— START Provided material —

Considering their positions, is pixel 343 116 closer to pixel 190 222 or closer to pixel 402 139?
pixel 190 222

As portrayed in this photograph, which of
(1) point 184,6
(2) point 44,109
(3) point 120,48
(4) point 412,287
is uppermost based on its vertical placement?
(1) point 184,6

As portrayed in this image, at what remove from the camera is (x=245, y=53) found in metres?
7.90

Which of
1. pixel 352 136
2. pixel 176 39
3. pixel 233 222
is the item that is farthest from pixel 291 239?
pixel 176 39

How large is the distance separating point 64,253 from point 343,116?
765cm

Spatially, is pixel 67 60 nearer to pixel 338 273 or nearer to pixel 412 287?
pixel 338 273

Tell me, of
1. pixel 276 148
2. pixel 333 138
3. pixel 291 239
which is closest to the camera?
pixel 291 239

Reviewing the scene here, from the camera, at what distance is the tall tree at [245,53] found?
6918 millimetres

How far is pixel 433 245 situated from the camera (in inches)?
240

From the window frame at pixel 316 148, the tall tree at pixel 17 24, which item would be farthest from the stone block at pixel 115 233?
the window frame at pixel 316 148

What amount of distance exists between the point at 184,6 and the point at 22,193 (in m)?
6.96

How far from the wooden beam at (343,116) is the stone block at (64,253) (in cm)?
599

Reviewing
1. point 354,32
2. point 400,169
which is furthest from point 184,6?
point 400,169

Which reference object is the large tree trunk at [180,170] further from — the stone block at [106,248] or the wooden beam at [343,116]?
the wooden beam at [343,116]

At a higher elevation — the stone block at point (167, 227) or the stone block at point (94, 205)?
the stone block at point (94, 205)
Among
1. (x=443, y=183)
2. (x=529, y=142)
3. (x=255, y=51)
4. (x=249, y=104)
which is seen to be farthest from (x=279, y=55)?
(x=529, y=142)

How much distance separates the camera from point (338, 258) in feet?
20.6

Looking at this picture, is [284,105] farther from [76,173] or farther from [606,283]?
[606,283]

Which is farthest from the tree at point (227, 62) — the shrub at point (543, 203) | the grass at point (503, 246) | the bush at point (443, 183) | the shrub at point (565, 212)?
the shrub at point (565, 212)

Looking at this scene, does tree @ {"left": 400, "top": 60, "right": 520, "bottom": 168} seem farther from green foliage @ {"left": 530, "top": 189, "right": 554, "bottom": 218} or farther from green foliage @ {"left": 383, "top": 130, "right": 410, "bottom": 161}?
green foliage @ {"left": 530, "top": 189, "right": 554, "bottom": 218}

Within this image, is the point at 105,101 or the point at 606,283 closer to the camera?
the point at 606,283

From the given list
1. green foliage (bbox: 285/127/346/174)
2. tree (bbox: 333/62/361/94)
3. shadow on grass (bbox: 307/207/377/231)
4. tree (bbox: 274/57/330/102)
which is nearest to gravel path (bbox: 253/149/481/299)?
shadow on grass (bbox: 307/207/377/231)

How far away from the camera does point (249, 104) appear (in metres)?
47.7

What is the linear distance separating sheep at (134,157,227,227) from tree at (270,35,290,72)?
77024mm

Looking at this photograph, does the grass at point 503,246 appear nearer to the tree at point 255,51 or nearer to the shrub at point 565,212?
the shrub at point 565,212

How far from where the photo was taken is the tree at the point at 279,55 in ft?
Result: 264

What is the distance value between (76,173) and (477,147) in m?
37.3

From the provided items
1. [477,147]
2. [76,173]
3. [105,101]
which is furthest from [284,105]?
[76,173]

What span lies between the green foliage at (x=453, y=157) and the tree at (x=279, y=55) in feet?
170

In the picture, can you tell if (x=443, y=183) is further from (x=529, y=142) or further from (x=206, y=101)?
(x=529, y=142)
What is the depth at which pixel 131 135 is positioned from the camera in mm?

— END Provided material —

# Objective
Quote the records word for word, starting with the line that contains "In the picture, can" and continuing through the end of the records.

# Solved exercise
In the picture, can you tell if (x=443, y=183) is further from (x=529, y=142) or further from (x=206, y=101)?
(x=529, y=142)
What is the depth at which pixel 131 135 is positioned from the camera in mm?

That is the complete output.